Render the lines as a JSON list of strings, one string per line with blank lines left out, beginning at the line that contains "this 900×500 image." and stopping after the line that contains "detached car door [432, 280, 692, 456]".

======

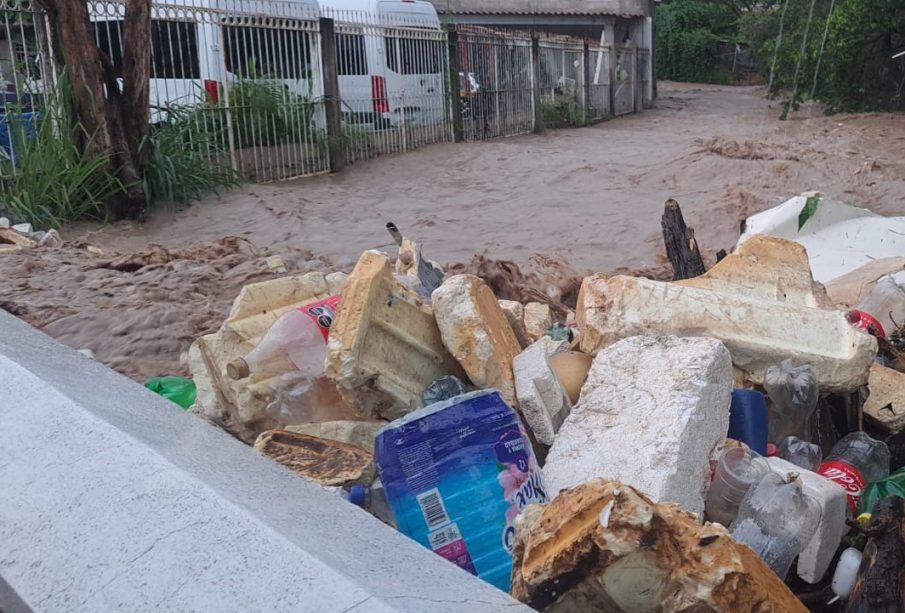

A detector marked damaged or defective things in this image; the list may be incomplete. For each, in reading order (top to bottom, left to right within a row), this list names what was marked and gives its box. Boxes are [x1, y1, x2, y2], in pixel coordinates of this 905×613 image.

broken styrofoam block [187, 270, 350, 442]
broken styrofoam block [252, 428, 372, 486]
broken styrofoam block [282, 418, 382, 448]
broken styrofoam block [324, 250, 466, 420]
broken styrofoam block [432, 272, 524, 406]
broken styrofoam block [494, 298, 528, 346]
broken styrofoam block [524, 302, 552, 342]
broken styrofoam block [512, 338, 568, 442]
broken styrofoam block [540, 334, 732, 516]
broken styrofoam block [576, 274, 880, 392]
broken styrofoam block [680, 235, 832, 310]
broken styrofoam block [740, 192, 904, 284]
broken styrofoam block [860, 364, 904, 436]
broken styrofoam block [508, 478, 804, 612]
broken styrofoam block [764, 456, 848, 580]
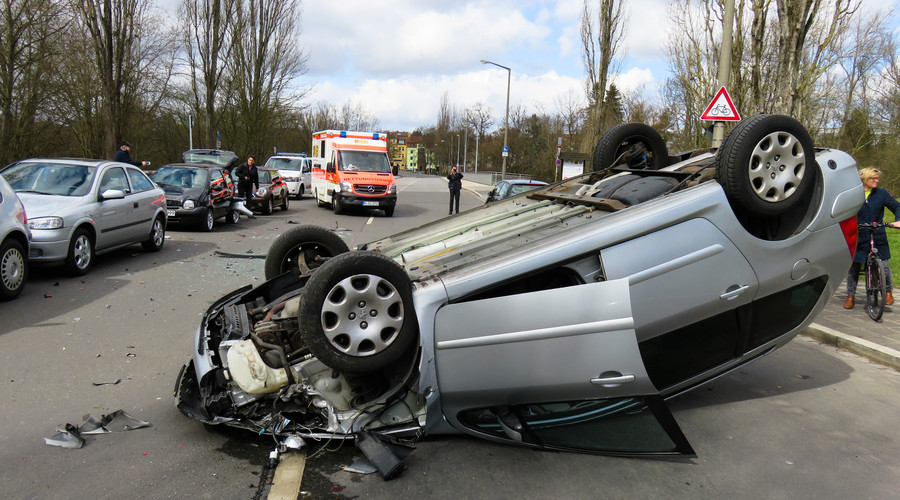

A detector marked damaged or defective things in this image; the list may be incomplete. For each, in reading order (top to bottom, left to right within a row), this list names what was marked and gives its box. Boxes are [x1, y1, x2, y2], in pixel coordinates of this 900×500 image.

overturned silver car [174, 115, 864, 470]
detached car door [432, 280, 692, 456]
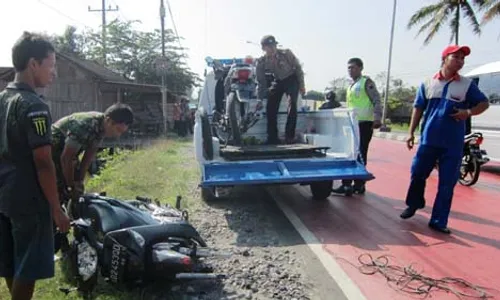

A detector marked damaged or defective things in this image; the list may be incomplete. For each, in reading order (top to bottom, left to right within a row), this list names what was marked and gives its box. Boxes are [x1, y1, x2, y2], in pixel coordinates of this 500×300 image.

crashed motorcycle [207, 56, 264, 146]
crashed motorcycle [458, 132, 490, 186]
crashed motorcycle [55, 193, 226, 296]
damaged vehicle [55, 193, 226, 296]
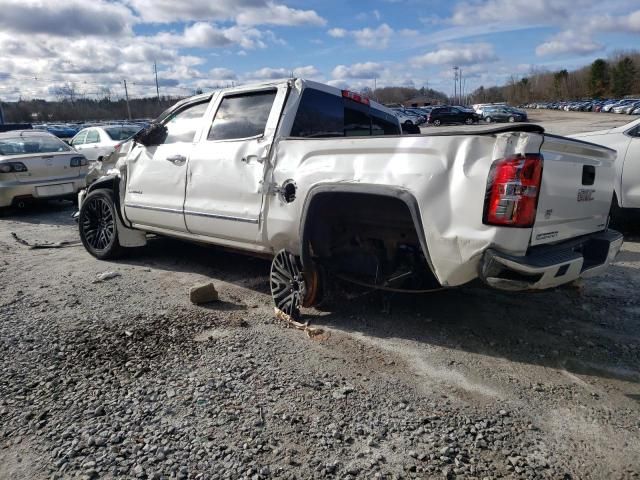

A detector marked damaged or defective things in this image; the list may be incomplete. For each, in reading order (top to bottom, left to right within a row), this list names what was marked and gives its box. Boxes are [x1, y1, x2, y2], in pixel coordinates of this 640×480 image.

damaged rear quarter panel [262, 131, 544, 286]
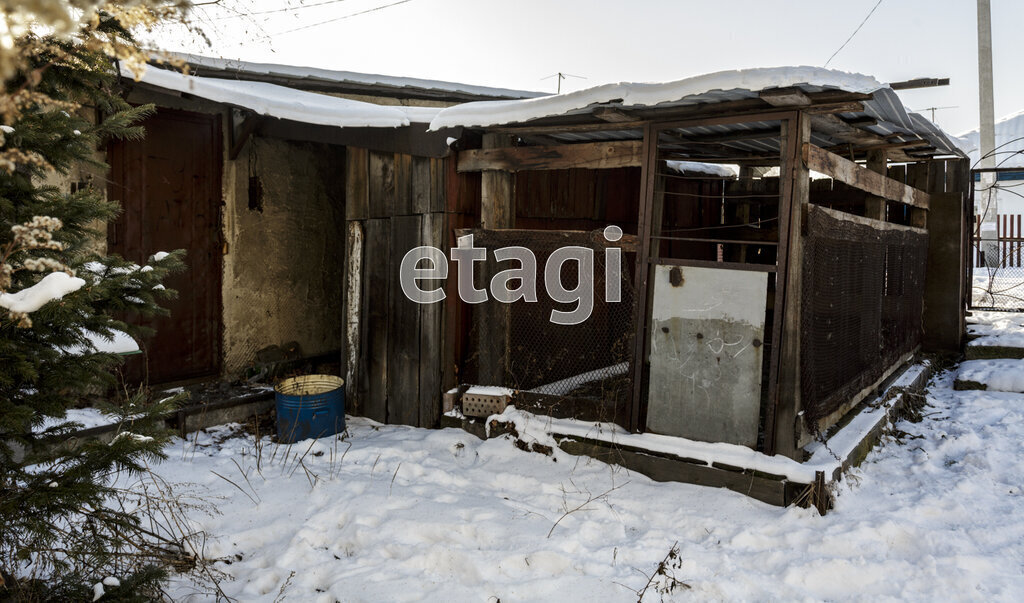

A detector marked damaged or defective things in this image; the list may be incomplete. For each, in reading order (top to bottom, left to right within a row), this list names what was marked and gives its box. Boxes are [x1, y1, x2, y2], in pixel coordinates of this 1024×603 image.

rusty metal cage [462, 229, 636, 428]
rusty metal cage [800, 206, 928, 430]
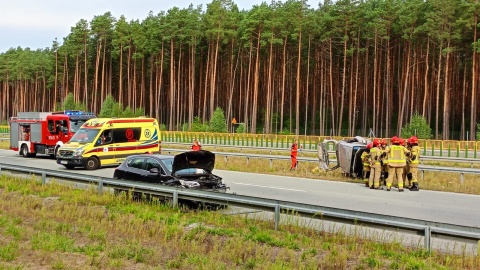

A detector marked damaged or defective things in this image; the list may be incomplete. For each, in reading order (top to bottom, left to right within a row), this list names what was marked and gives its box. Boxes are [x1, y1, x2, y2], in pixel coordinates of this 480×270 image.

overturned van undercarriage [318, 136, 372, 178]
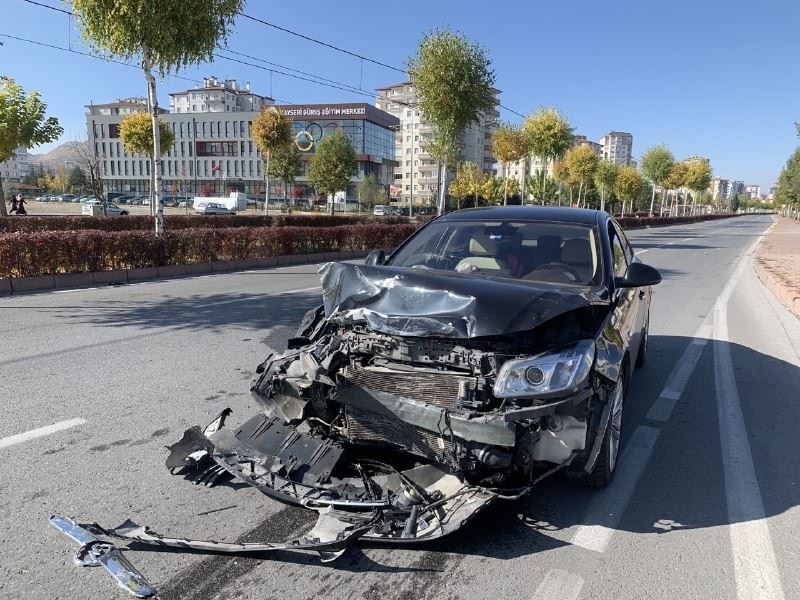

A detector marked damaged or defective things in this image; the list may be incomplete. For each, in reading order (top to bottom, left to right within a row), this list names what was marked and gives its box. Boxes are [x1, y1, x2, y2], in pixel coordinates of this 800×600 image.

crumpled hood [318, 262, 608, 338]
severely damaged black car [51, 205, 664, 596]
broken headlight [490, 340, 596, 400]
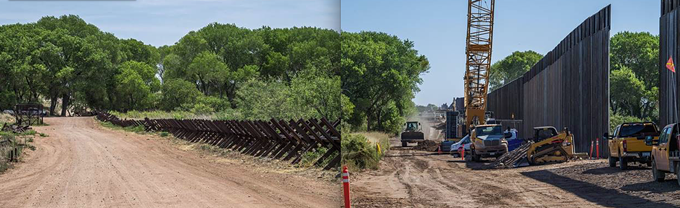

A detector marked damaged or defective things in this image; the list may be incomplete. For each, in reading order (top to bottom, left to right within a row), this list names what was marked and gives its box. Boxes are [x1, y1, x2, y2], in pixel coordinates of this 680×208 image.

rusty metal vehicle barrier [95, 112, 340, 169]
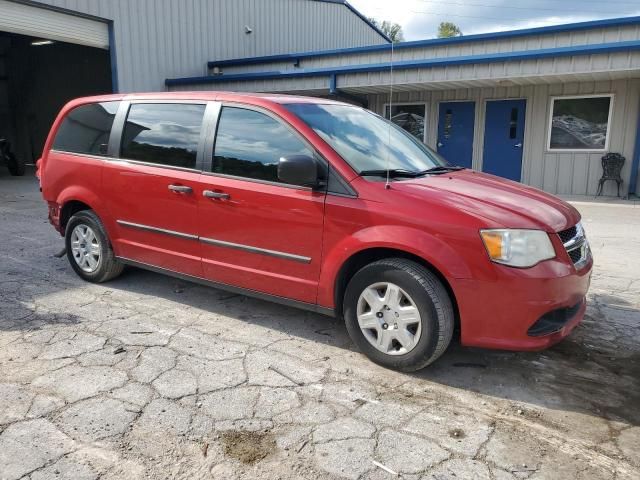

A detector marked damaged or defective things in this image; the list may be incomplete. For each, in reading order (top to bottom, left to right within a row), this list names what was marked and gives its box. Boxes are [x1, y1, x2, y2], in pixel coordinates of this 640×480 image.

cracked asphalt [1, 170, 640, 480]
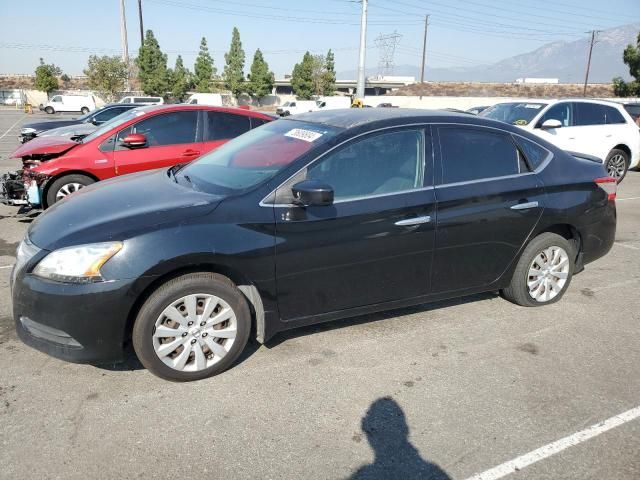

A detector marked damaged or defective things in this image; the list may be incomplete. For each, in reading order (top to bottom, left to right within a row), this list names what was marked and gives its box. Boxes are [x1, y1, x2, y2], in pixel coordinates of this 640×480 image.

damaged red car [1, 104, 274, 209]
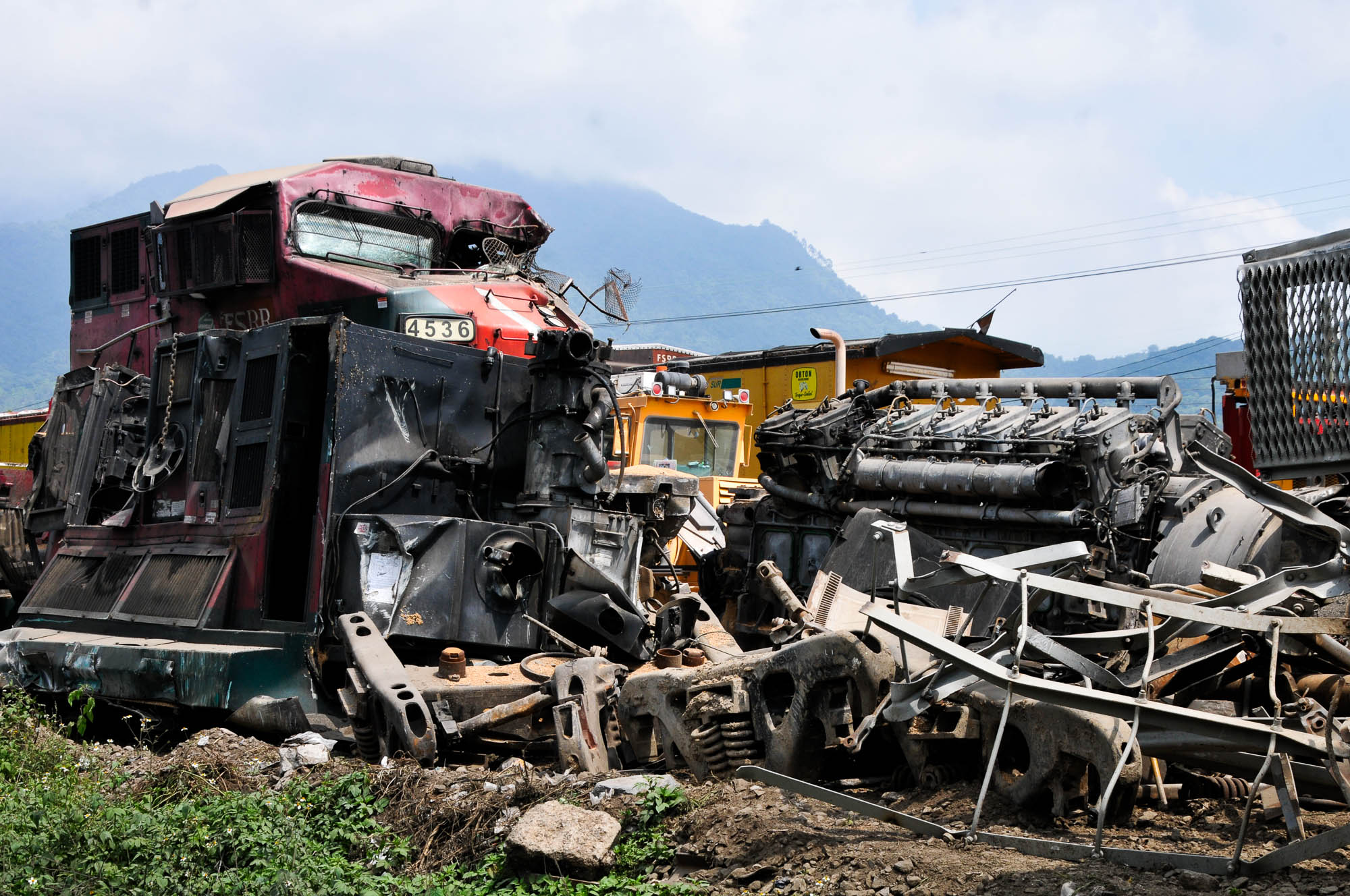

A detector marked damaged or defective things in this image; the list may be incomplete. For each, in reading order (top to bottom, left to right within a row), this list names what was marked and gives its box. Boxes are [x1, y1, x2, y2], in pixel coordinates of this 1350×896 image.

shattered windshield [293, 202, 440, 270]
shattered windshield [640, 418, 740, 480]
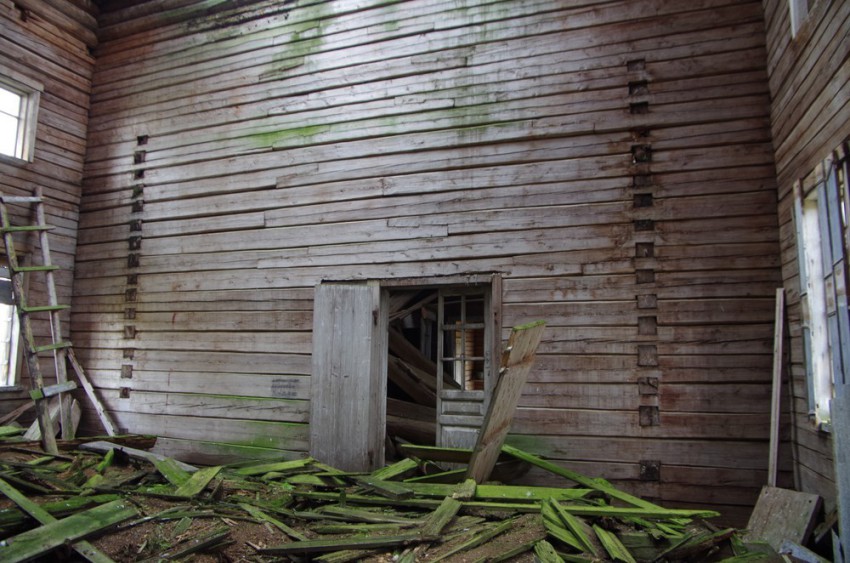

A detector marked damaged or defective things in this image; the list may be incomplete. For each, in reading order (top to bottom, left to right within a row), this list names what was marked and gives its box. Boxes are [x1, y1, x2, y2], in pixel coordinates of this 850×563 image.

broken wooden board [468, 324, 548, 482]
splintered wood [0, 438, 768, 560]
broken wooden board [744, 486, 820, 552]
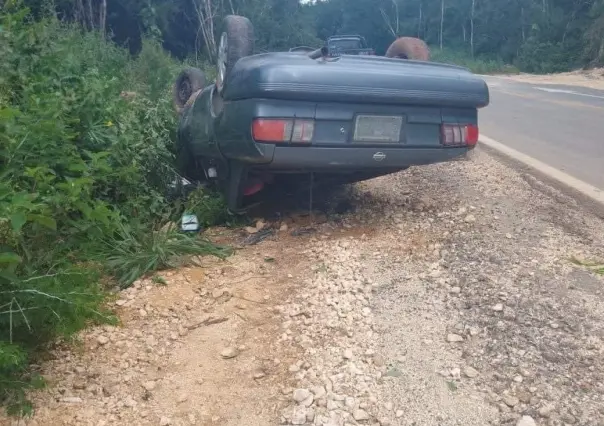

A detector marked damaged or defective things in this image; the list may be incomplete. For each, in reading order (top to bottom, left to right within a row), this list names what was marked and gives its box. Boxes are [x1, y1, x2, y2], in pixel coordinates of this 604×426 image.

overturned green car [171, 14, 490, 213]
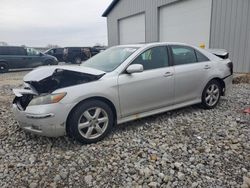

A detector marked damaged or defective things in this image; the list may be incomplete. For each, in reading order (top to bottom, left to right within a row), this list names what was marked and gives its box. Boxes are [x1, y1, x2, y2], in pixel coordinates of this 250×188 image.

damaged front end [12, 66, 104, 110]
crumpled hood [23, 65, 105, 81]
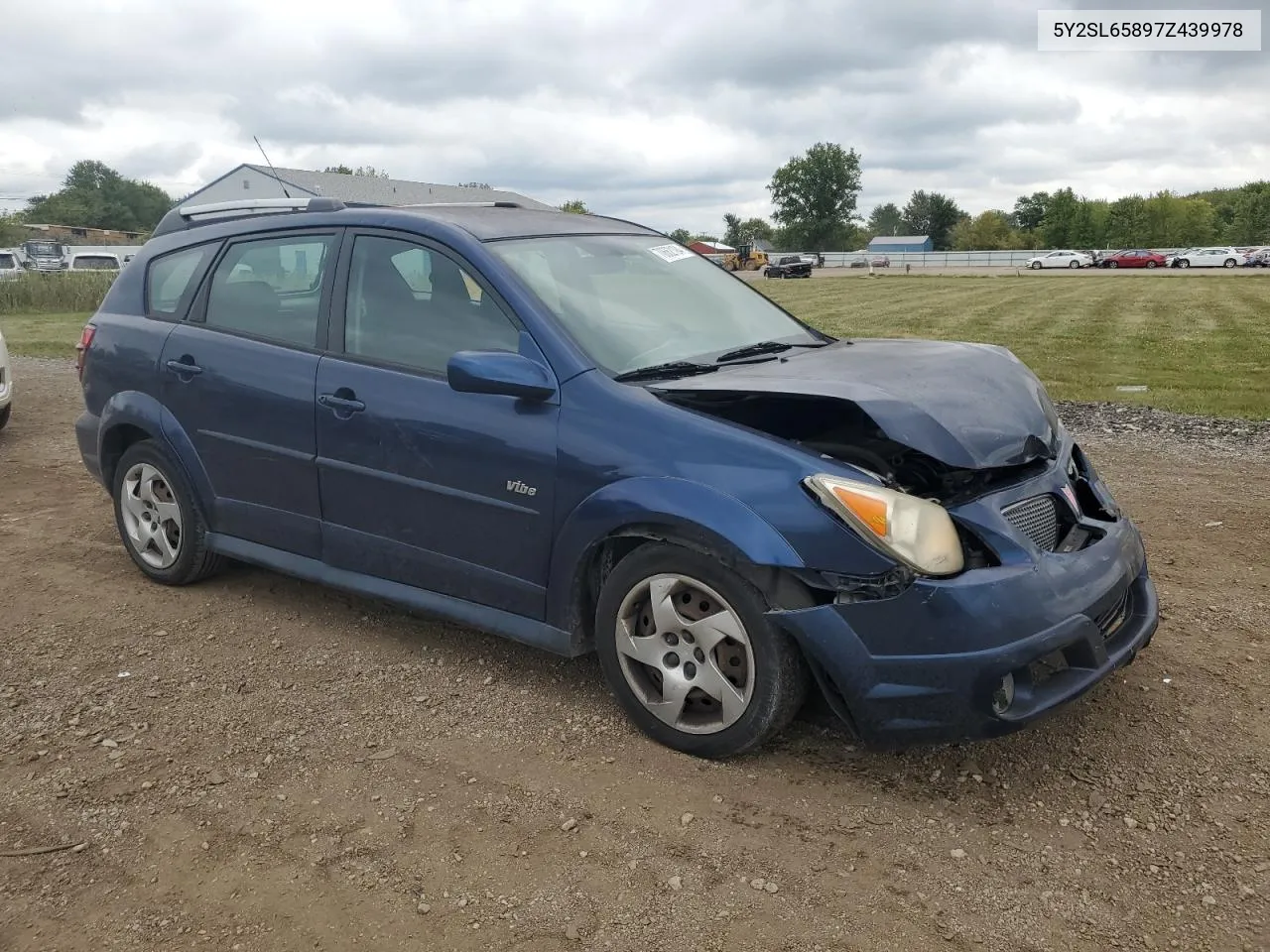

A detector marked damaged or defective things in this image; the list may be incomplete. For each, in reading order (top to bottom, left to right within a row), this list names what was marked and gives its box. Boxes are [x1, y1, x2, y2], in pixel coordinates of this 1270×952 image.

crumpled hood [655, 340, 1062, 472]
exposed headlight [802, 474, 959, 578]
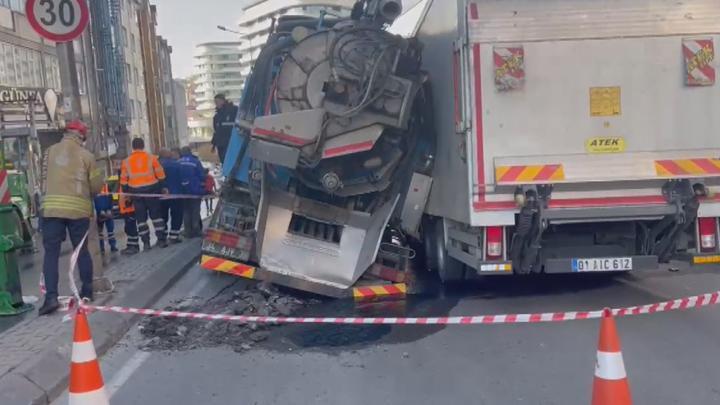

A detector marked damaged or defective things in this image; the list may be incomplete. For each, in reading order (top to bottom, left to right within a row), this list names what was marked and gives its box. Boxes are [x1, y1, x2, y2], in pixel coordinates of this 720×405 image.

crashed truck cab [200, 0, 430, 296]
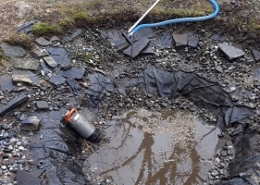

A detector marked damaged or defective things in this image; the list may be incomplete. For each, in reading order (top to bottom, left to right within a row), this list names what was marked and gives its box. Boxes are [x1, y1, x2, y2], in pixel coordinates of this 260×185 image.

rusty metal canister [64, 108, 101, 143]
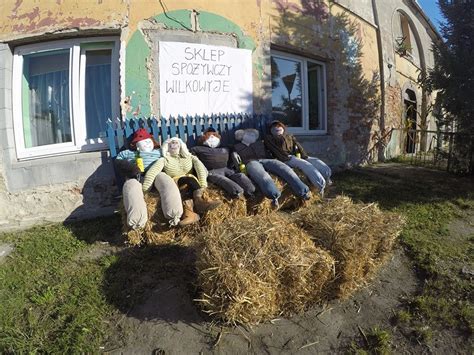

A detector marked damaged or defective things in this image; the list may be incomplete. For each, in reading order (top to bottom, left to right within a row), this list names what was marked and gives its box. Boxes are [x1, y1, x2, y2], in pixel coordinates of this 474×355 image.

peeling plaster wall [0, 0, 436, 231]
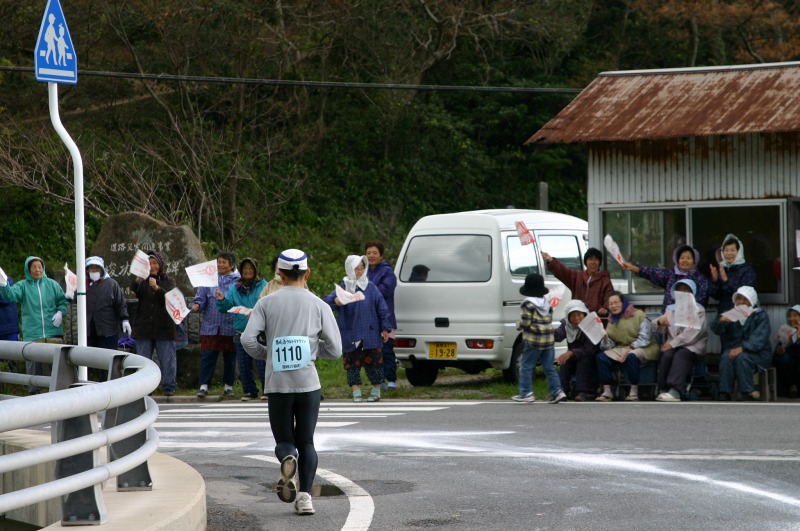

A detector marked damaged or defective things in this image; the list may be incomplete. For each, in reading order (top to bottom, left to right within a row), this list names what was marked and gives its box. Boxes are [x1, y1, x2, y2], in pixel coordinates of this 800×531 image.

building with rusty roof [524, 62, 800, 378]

======

Written response =>
[
  "A detector marked damaged or defective things in this image; the list may be incomplete. For each, in reading order (top to bottom, left to right within a row), this list names what was marked and gives its box. Boxes are [x1, y1, x2, y2], in pixel coordinates of this 900×500 image.",
  "overturned silver car [174, 115, 864, 470]",
  "detached car door [432, 280, 692, 456]"
]